Earlier in the episode, a broken nobleman cradled the body of his ethereal lover, his face distorted in inhuman anguish. A girl who is also a flower sings a lullaby to nobody in particular. Later, a group of thugs nearly lost their minds when confronted with the glistening fangs and sharp claws of the humans they were about to kill.
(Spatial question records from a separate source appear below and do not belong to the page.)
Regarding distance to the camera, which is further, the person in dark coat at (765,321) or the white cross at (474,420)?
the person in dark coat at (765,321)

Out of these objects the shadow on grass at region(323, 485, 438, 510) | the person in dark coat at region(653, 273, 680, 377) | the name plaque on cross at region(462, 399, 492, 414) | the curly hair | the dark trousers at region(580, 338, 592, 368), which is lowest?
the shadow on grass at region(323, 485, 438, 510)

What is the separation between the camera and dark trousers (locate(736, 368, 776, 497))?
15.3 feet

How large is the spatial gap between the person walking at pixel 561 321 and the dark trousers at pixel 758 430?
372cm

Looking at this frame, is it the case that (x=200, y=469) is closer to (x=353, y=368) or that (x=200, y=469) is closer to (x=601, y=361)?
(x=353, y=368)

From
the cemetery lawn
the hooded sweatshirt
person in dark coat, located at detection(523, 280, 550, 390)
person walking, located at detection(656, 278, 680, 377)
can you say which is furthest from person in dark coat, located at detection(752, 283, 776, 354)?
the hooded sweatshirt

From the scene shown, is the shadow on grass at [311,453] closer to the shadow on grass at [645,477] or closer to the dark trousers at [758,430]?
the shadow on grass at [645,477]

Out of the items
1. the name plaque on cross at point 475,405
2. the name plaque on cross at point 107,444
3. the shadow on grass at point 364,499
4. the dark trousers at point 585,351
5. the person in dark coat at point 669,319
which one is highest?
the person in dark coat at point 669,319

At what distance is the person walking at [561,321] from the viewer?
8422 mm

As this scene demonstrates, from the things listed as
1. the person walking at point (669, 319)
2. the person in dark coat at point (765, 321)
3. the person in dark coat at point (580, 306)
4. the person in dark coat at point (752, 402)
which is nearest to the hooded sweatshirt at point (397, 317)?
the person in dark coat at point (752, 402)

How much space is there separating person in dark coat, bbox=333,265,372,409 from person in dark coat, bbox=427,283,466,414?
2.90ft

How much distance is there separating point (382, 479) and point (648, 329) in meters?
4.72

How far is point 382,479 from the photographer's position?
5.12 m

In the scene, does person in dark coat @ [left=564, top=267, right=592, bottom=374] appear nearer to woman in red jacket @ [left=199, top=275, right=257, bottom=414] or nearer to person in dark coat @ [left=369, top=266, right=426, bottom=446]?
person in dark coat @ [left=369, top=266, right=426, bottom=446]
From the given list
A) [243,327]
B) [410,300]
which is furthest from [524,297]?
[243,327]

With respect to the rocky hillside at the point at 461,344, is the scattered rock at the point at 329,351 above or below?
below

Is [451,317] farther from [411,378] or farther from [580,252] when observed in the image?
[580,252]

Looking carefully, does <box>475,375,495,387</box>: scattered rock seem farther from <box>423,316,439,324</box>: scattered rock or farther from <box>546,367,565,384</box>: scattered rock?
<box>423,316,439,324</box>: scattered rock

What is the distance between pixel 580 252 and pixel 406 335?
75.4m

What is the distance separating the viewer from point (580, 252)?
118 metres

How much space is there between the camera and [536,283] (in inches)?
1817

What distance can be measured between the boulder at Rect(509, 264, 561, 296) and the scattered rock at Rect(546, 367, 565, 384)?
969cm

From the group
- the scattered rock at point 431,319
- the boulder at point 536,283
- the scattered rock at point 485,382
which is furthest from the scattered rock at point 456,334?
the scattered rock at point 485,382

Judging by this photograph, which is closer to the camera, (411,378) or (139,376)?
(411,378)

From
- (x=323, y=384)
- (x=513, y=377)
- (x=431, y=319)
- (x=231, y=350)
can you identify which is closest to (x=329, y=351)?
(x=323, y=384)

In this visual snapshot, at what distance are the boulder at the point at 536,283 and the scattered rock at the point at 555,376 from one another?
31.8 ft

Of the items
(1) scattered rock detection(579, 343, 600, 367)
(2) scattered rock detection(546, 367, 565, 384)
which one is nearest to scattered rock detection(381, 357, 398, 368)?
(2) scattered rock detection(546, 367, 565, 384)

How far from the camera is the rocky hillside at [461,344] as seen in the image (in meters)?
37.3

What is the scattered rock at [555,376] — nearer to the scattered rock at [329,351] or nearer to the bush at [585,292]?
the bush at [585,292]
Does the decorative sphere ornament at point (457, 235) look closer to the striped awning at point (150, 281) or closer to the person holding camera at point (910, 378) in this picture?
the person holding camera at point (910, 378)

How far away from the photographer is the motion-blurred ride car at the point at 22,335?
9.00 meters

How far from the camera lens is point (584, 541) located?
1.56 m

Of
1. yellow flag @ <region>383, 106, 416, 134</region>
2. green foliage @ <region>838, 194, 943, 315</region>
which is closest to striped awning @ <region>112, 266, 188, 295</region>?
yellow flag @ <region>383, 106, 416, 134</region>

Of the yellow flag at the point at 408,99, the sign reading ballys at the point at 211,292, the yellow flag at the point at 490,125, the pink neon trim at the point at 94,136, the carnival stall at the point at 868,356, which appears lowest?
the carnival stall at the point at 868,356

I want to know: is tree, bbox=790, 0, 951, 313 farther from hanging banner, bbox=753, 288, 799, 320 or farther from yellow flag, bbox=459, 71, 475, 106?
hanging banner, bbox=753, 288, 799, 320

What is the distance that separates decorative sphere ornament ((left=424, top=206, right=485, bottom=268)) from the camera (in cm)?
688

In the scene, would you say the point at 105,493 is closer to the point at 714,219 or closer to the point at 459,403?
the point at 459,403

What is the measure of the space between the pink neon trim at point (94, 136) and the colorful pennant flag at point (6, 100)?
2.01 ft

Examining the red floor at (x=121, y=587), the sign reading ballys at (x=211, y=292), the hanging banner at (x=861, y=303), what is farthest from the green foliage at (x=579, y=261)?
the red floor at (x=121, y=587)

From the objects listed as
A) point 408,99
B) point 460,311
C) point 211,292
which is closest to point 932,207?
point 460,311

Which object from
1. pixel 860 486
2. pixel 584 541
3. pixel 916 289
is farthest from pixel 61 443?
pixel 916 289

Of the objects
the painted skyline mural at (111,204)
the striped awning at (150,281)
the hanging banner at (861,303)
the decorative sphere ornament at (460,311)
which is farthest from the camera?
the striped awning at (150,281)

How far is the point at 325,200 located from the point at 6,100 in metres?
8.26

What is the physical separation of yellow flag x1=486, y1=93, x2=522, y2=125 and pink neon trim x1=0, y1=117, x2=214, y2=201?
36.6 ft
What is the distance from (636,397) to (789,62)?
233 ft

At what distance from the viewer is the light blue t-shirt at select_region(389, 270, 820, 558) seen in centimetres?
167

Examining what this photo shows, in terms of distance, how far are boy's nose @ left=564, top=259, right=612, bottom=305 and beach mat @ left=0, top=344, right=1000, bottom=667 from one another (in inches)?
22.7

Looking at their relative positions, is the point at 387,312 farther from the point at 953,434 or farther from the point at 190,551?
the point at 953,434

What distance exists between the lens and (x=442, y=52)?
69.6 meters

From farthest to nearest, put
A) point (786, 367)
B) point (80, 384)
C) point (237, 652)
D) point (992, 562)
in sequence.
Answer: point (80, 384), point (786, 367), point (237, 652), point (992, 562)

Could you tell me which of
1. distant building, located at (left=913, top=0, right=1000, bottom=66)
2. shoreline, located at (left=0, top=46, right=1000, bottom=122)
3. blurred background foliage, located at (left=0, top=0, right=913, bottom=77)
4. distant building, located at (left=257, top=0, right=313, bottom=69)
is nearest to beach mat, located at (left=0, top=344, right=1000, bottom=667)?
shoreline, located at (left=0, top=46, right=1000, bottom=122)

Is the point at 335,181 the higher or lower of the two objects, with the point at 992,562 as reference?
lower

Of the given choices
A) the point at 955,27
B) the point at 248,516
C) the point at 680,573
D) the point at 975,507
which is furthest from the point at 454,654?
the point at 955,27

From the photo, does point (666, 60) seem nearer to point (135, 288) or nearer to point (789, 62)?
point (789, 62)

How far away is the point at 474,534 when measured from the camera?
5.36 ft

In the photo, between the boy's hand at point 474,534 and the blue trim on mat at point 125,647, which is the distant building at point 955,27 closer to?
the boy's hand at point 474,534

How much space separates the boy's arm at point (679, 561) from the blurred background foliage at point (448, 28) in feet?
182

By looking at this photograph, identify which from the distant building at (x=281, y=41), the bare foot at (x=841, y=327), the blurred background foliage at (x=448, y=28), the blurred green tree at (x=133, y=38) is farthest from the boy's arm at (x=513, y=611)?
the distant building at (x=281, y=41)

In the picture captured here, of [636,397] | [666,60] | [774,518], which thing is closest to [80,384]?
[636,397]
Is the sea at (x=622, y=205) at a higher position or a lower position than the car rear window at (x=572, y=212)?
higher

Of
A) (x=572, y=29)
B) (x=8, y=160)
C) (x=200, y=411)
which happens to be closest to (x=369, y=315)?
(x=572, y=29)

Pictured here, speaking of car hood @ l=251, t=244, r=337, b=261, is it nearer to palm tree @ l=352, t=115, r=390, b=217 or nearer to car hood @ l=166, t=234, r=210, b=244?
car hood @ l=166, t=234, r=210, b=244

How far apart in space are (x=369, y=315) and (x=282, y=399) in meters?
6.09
In the end, a pack of lost and nearly broken wolves find the small scrap of respite by a trailer parked at the very edge of a wasteland that resembles a world that we might have recognized, once upon a time. These stark, expressionistic scenes don't seem like they could possibly fit together in any reasonable sense, and one could easily argue that they don't. All of that said, though, these glimpses into the world of Wolf’s Rain linger even after the episodes are done, twisting around and tumbling in and out of order until the “plot” that holds them altogether ceases to matter so much.

In that way, it's kind of like waking up, and straining to remember a most strange and melancholy dream.

Rating:

Odds and Ends

Who's a Good Wolf!? With Blue a semi-official member of the group, I may just have to change the pack's name to… I don't know, “The Good Wolf Pack?” Either way, the poor animals got shot and left for dead this week, so they all get a head pat for their troubles. Special shout out to Tsume, who actually helped Kiba in talking down the old man with the gun, instead of eating him. That's a good Tsume.

• The Weird Boy award goes to Hige, who just straight up admits to Blue that he can never successfully seal the deal with a lady wolf because whenever he's about to take a trip to the Bone Zone he gets the urge to take a leak. That's just… good for you, Hige. I guess.

• Then again, after explaining his incontinence issues, Blue responds to Hige with a proposal to just run away together to wherever, so I guess his technique of being “gross… but nice” has something going for it?

• Hubb and Quent literally spend the majority of these two episodes getting drunk and complaining about women. We also get a flashback reveling Quent's tragic backstory of having his whole family killed by wolves… which we could have guessed from Episode 1. We're almost halfway through this series now, and I'm an desperately hoping these two characters end up serving some kind of point eventually.

Wolf’s Rain is currently streaming on Funimation.